Mitch Resnick is on the conference committee for the 2012 Digital Media and Learning Conference, “Beyond Educational Technology: Learning Innovations in a Connected World.” As Professor of Learning Research at the MIT Media Lab, he develops new technologies and activities to engage people (especially children) in creative learning experiences. His Lifelong Kindergarten research group developed ideas and technologies underlying the LEGO Mindstorms and WeDo robotics kits, used by millions of young people around the world. His group also developed the Scratch programming language and online community, enabling young people to create and share interactive stories, games, animations, and simulations – and, in the process, learn to think creatively, learn systematically, and work collaboratively. Resnick co-founded the Computer Clubhouse project, an international network of 100 after-school learning centers in 20 countries, where young people from low-income communities learn to express themselves creatively with new technologies. In a video interview, Resnick talked about the role of creating and producing for next-generation learners and teachers. Here are just a few highlights, but the full interview (below) is rich with Resnick’s unique perspective on youth and learning:
One thing we’ve seen is that the best learning experiences come when people are actively engaged in designing things, creating things, and inventing things – expressing themselves.
It’s not just a matter of giving people opportunities to interact with technologies or using technologies, but if we want people to really be fluent with new technologies and learn through their activities, it requires people to get involved as makers – to create things.

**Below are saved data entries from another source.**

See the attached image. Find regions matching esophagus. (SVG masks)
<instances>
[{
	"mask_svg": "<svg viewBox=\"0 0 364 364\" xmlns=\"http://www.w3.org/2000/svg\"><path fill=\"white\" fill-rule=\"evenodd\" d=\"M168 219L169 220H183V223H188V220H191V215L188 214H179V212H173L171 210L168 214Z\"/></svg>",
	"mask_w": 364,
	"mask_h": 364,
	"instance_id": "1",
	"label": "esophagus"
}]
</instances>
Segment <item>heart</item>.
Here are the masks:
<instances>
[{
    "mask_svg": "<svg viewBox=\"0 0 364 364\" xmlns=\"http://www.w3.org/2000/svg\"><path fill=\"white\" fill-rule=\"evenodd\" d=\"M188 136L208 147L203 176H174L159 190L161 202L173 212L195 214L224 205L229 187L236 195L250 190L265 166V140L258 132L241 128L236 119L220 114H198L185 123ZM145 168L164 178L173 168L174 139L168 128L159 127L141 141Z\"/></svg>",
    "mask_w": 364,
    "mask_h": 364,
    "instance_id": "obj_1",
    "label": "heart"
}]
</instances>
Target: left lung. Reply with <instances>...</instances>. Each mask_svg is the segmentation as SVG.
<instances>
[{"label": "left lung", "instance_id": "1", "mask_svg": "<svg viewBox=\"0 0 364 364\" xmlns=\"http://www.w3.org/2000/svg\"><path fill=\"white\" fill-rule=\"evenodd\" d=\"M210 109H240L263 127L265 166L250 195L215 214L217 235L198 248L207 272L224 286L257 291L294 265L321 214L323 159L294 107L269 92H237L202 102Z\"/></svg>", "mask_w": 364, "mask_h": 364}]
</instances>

A lot of the best experiences come when you are making use of the materials in the world around you, tinkering with the things around you, and coming up with a prototype, getting feedback, and iteratively changing it, and making new ideas, over and over, and adapting to the current situation and the new situations that arise.
In our after school programs, we see many kids who have been unsuccessful in traditional educational settings become incredibly successful when they are given the opportunity to make, tinker, and remix.
I think there are lessons for schools from the ways that kids learn outside of schools, and we want to be able to support that type of learning both inside and outside of schools.
Over time, I do think we need to rethink educational institutions as a place that embraces playful experimentation.